#### [Activity]
Carry on the pull request thread about the Ray Serve autoscaling policy state fix, starting right after its last sentence.

[Serve] Fix app-level autoscaling policy state: cross deployment contamination and state loss for skipped deployments by vaishdho1 · Pull Request #62484 · ray-project/ray

vaishdho1 · 2026-04-09T22:02:56Z

Description

Changes to fix #62482

autoscaling_policy.py:
a) Copies the user state before merging
b) Call _merge_user_state_with_internal_state for skipped deployments instead of returning raw internal state.
test_autoscaling_policy.py : Unit test which verifies two deployments with different internal state don't cross contaminate when the user policy returns a shared dict.
test_application_state.py : Unit test which verifies user state persists across control loop iterations for a deployment the policy skips.

Related issues

Fixes:#62482
Related to: #58857

Signed-off-by: Vaishnavi Panchavati <vaishdho10@gmail.com>

gemini-code-assist

Code Review

This pull request updates the autoscaling policy logic to ensure that custom policy states are correctly copied and merged, preventing cross-deployment contamination. The changes include updates to the autoscaling policy implementation and the addition of unit tests to verify state isolation and persistence for skipped deployments. Feedback highlights a potential regression regarding state loss for skipped deployments and suggests defensive handling for cases where the user policy returns None. Additionally, it is recommended to expand the unit tests to explicitly verify that user-provided state keys are preserved during the merge process.

[Spatial grounding data]
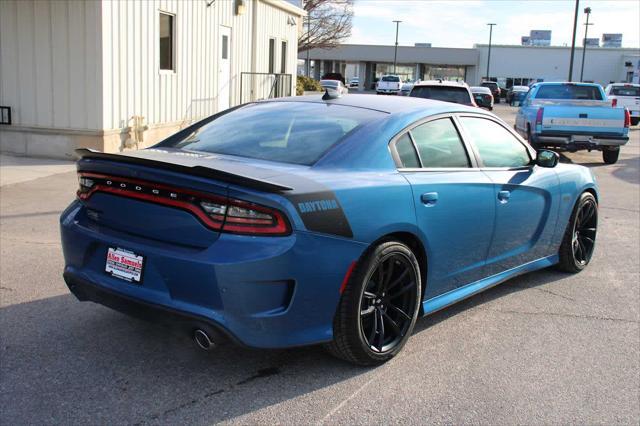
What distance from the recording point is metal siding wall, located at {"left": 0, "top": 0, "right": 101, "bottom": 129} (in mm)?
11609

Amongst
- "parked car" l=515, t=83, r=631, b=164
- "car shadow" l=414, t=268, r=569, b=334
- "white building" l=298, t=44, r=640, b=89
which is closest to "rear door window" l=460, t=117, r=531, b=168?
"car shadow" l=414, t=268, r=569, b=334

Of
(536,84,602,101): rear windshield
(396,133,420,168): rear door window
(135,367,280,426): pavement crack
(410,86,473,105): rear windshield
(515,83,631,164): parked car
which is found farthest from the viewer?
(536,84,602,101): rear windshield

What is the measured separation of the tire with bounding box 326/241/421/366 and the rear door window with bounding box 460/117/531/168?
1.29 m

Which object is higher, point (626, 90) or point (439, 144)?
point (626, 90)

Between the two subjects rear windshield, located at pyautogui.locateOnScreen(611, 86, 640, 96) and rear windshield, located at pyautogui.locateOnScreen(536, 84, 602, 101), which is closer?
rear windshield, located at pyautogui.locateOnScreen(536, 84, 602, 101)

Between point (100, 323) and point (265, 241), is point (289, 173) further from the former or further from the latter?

#### [Your response]
gemini-code-assist · 2026-04-09T22:07:04Z

            custom_policy_state_per_deployment = updated_custom_policy_state.get(
                dep_id, {}
-            )
+            ).copy()
+            if dep_id not in desired_num_replicas_dict:
+                final_state[dep_id] = _merge_user_state_with_internal_state(
+                    state_per_deployment[dep_id],
+                    custom_policy_state_per_deployment,
+                )
+                continue


The current implementation introduces a regression where user-defined state is lost for skipped deployments if the policy does not explicitly return it in the state dictionary. In the previous version, the entire state (including user keys) was preserved for skipped deployments.

Additionally, calling .copy() on the result of .get(dep_id, {}) will raise an AttributeError if the user policy explicitly returns None as the state value for a deployment.

It is recommended to fallback to the previous state when a deployment is skipped and no new state is provided, while also handling potential None values defensively.

user_state = updated_custom_policy_state.get(dep_id) if dep_id not in desired_num_replicas_dict and user_state is None: # If the policy skipped this deployment and didn't provide state, # fallback to the previous state to avoid losing user data. final_state[dep_id] = state_per_deployment[dep_id] continue # Ensure we have a dictionary and work on a copy to avoid cross-deployment contamination. custom_policy_state_per_deployment = (user_state if isinstance(user_state, dict) else {}).copy() if dep_id not in desired_num_replicas_dict: final_state[dep_id] = _merge_user_state_with_internal_state( state_per_deployment[dep_id], custom_policy_state_per_deployment, ) continue

The current implementation introduces a regression where user-defined state is lost for skipped deployments if the policy does not explicitly return it in the state dictionary. In the previous version, the entire state (including user keys) was preserved for skipped deployments.

This is the expected behavior. We only want to pass back whatever the user passes as part of the policy in the current control loop.

Additionally, calling .copy() on the result of .get(dep_id, {}) will raise an AttributeError if the user policy explicitly returns None as the state value for a deployment.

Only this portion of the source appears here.